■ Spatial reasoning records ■
--------------------
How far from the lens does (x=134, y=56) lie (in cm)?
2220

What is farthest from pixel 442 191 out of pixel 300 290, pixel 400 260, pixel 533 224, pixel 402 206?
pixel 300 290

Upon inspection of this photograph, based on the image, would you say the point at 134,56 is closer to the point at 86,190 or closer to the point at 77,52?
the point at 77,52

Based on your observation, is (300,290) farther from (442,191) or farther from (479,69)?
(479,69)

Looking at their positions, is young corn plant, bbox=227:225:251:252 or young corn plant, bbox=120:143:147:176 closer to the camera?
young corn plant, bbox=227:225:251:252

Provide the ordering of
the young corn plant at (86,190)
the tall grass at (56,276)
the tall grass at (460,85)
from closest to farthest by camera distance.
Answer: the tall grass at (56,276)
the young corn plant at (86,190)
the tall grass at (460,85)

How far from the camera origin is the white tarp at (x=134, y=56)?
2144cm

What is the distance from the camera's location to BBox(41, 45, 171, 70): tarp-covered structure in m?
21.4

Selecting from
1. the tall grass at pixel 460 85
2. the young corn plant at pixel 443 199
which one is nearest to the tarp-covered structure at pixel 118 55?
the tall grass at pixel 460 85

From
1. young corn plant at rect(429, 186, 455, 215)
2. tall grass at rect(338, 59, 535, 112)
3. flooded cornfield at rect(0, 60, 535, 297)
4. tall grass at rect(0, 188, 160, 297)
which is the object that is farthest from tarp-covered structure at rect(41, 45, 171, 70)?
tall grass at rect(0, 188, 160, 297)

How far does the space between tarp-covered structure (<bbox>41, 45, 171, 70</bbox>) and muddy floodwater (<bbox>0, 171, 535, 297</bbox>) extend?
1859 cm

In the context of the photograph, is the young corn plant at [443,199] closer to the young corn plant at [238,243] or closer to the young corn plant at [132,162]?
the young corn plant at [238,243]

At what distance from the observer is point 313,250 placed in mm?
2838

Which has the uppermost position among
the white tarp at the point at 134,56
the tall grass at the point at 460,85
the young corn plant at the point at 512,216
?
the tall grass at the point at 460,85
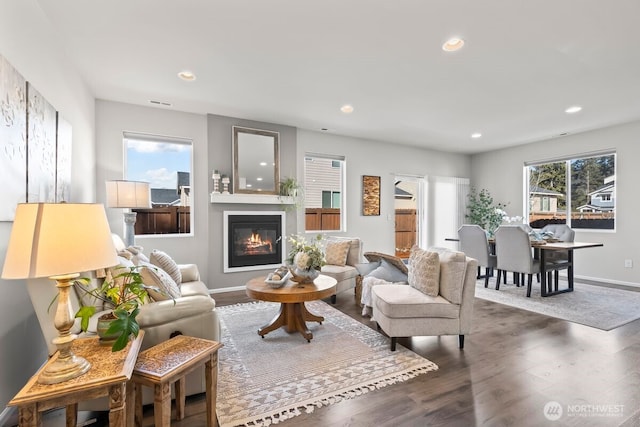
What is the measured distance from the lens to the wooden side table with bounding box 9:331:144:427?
3.55ft

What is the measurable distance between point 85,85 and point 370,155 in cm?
451

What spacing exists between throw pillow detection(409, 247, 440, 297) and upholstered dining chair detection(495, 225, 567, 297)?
2.33 metres

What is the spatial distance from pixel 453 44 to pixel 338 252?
2723mm

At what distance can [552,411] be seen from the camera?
1824 mm

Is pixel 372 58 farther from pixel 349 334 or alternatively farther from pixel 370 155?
pixel 370 155

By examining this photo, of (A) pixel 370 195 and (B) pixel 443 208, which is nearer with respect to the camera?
(A) pixel 370 195

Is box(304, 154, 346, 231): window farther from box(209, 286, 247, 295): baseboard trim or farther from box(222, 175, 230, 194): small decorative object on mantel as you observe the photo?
box(209, 286, 247, 295): baseboard trim

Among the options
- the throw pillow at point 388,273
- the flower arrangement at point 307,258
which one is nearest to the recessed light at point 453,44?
the flower arrangement at point 307,258

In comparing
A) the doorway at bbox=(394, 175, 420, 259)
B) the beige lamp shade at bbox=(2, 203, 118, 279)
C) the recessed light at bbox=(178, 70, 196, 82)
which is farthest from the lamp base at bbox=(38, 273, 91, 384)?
the doorway at bbox=(394, 175, 420, 259)

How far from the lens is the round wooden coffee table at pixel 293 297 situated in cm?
264

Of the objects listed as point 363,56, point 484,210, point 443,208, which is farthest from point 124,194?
point 484,210

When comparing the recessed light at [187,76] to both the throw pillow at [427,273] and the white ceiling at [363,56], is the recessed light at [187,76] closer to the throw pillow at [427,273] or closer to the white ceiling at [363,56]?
the white ceiling at [363,56]

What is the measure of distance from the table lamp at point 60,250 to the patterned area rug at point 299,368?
0.93 metres

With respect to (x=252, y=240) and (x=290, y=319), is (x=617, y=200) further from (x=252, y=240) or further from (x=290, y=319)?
(x=252, y=240)
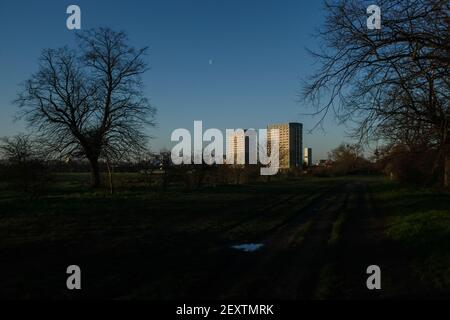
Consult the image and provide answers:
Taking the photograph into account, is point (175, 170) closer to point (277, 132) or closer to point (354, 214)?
point (354, 214)

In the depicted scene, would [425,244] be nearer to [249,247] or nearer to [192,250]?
[249,247]

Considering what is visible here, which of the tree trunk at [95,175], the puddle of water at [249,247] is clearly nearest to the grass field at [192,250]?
the puddle of water at [249,247]

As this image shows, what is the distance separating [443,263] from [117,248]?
22.9ft

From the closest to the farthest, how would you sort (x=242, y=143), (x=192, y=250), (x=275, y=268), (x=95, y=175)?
1. (x=275, y=268)
2. (x=192, y=250)
3. (x=95, y=175)
4. (x=242, y=143)

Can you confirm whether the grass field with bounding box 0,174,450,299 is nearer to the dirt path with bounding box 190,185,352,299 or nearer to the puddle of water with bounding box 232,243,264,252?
the dirt path with bounding box 190,185,352,299

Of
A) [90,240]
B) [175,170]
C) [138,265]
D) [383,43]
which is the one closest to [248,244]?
Answer: [138,265]

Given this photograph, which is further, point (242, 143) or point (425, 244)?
point (242, 143)

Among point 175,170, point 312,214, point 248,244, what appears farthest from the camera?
point 175,170

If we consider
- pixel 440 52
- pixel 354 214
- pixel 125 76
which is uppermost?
pixel 125 76

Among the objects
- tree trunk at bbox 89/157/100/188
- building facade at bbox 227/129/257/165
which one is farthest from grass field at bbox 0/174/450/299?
building facade at bbox 227/129/257/165

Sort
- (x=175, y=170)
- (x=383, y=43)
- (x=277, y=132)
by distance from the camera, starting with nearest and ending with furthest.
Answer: (x=383, y=43), (x=175, y=170), (x=277, y=132)

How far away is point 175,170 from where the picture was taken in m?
31.4

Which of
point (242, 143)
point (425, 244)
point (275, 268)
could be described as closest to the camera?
point (275, 268)

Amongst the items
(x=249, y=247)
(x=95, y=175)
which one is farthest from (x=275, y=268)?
(x=95, y=175)
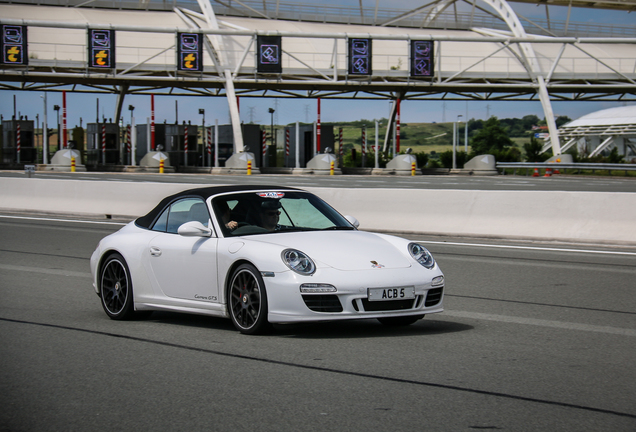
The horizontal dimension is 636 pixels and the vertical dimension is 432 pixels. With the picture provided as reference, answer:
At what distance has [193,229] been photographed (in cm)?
686

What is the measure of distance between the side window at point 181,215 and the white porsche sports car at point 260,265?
10 millimetres

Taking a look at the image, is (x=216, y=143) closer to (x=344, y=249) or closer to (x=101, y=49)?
(x=101, y=49)

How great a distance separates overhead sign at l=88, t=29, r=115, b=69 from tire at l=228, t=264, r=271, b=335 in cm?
4434

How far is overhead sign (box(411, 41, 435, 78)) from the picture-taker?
5047cm

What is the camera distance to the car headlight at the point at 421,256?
6.78 m

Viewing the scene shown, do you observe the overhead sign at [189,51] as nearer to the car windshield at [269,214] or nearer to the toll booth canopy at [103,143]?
the toll booth canopy at [103,143]

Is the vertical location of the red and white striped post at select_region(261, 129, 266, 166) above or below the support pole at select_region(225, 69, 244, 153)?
below

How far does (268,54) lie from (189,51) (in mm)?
4798

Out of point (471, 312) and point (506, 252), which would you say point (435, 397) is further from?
point (506, 252)

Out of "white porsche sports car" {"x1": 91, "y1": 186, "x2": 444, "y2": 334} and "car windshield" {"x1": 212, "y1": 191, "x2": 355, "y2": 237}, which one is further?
"car windshield" {"x1": 212, "y1": 191, "x2": 355, "y2": 237}

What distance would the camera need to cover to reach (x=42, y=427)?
13.6 ft

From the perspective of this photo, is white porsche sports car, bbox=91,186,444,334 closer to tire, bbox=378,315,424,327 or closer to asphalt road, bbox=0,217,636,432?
tire, bbox=378,315,424,327

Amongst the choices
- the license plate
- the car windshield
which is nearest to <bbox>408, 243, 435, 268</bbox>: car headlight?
the license plate

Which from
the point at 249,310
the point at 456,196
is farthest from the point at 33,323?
the point at 456,196
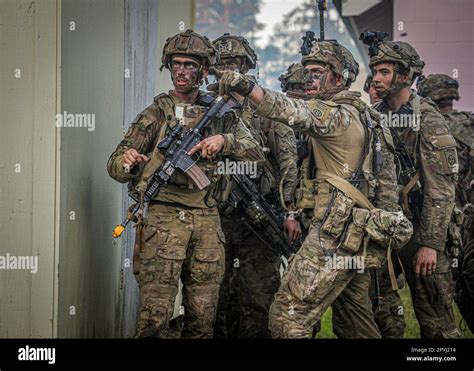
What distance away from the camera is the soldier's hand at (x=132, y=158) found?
5680mm

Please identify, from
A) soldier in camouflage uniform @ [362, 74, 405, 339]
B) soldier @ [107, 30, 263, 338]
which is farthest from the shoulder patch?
soldier in camouflage uniform @ [362, 74, 405, 339]

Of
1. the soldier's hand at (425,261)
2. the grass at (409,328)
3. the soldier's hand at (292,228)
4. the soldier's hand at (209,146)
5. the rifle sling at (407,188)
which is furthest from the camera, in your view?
the grass at (409,328)

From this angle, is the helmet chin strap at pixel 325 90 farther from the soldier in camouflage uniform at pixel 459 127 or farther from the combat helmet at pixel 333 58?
the soldier in camouflage uniform at pixel 459 127

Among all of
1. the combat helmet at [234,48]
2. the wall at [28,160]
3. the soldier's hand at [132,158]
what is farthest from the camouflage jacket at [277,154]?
the wall at [28,160]

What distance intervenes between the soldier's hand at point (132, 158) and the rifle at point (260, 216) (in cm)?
114

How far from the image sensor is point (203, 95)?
246 inches

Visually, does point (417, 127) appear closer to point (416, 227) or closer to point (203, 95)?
point (416, 227)

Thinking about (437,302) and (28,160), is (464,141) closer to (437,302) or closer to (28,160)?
(437,302)

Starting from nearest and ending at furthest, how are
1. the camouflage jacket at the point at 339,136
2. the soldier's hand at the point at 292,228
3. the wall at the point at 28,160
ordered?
the camouflage jacket at the point at 339,136 < the wall at the point at 28,160 < the soldier's hand at the point at 292,228

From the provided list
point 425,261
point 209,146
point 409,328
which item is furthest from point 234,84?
point 409,328

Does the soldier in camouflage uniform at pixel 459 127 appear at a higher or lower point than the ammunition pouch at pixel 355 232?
higher

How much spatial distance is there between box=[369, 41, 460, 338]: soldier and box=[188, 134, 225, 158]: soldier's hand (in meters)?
1.37

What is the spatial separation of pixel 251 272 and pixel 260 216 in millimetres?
469

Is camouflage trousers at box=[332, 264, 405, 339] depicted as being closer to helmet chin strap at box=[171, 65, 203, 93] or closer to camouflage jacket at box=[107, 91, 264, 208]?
camouflage jacket at box=[107, 91, 264, 208]
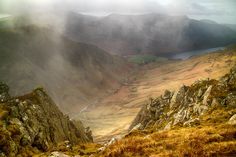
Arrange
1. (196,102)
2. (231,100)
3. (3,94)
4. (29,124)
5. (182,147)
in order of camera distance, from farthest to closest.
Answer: (3,94), (196,102), (29,124), (231,100), (182,147)

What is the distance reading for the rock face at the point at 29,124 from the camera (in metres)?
61.0

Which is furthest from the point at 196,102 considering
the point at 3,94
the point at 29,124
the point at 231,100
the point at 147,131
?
the point at 3,94

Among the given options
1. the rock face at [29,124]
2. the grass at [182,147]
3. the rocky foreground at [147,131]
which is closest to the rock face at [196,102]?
the rocky foreground at [147,131]

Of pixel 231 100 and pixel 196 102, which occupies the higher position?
pixel 231 100

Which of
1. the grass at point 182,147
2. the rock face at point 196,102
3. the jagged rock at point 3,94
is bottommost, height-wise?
the rock face at point 196,102

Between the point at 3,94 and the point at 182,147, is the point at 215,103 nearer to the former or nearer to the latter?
the point at 182,147

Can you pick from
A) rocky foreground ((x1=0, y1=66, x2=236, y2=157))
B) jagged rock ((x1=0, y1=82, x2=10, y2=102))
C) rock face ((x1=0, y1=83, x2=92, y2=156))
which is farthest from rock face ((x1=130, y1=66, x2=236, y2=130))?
jagged rock ((x1=0, y1=82, x2=10, y2=102))

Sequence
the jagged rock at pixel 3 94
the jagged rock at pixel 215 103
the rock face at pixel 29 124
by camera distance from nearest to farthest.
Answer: the rock face at pixel 29 124 → the jagged rock at pixel 215 103 → the jagged rock at pixel 3 94

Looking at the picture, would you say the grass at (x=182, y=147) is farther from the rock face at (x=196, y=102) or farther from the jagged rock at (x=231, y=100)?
the jagged rock at (x=231, y=100)

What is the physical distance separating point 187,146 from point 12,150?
32.5m

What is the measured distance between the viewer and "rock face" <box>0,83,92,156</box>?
61.0 meters

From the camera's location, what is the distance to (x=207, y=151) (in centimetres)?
3056

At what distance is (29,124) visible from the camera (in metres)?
78.7

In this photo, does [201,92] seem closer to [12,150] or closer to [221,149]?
[12,150]
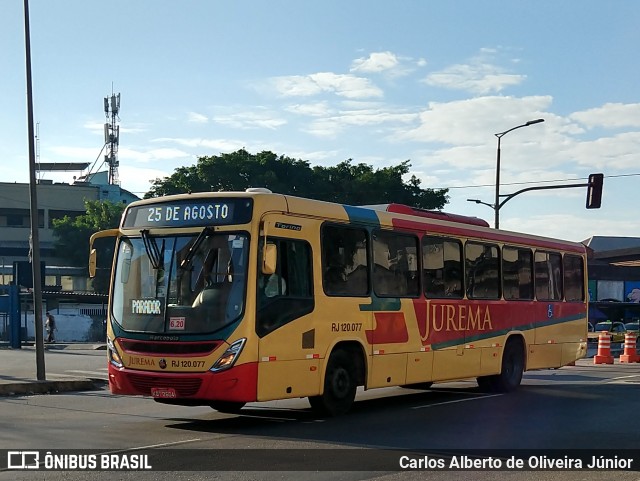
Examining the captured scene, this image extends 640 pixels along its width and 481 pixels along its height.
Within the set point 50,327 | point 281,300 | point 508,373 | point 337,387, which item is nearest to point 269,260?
point 281,300

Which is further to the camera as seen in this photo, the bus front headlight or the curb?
the curb

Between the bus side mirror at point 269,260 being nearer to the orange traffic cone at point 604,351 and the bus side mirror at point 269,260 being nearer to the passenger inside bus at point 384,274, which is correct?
the passenger inside bus at point 384,274

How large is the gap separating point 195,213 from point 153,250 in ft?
2.57

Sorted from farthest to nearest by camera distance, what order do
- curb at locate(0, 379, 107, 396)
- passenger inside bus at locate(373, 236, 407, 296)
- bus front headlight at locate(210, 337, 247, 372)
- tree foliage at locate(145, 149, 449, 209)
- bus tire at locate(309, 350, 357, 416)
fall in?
tree foliage at locate(145, 149, 449, 209)
curb at locate(0, 379, 107, 396)
passenger inside bus at locate(373, 236, 407, 296)
bus tire at locate(309, 350, 357, 416)
bus front headlight at locate(210, 337, 247, 372)

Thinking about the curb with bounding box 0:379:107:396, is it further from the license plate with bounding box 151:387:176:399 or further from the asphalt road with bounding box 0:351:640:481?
the license plate with bounding box 151:387:176:399

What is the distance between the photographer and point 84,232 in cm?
7231

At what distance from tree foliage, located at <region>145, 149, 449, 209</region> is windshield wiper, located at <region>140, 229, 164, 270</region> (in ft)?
149

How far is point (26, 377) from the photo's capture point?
20406 mm

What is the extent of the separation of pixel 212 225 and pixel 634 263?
53857mm

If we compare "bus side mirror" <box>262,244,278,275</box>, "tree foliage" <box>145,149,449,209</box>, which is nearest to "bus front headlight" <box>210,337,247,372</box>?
"bus side mirror" <box>262,244,278,275</box>

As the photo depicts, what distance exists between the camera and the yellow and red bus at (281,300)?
38.8ft

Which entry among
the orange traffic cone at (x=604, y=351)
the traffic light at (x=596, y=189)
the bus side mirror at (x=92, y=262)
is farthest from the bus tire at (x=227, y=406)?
the traffic light at (x=596, y=189)

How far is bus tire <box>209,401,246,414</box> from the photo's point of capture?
40.6 feet

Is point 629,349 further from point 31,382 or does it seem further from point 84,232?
point 84,232
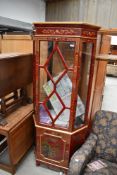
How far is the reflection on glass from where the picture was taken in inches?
66.3

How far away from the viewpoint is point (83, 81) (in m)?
1.81

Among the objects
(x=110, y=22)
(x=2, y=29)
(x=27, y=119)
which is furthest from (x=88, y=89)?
(x=110, y=22)

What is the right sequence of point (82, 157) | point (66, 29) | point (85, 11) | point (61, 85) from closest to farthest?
point (66, 29) → point (82, 157) → point (61, 85) → point (85, 11)

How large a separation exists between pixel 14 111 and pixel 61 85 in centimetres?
87

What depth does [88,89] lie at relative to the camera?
187 cm

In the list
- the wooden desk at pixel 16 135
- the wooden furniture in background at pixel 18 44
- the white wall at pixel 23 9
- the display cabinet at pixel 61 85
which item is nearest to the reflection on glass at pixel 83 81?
the display cabinet at pixel 61 85

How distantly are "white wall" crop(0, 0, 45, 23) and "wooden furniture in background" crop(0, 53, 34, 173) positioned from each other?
9.30 feet

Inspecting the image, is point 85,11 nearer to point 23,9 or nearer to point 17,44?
point 23,9

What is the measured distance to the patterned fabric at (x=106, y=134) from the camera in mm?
1910

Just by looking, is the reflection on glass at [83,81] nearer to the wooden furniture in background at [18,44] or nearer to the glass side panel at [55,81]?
the glass side panel at [55,81]

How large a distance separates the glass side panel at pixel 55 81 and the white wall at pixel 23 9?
316 centimetres

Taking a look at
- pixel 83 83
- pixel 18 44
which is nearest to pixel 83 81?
pixel 83 83

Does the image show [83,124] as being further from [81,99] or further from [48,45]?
[48,45]

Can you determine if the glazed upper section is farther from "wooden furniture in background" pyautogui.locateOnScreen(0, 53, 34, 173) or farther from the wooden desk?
the wooden desk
--------------------
■ Exercise ■
Write out, unchanged, everything in the listing from the line containing "Can you confirm" down through the line containing "Answer: [138,265]".

■ Output ■
Can you confirm whether the grass field with bounding box 0,174,450,299 is nearer to the dirt path with bounding box 190,185,352,299 or nearer to the puddle of water with bounding box 232,243,264,252?
the dirt path with bounding box 190,185,352,299

Of
A) [90,240]
B) [175,170]
C) [138,265]
D) [383,43]
which is the one closest to [248,244]?
Answer: [138,265]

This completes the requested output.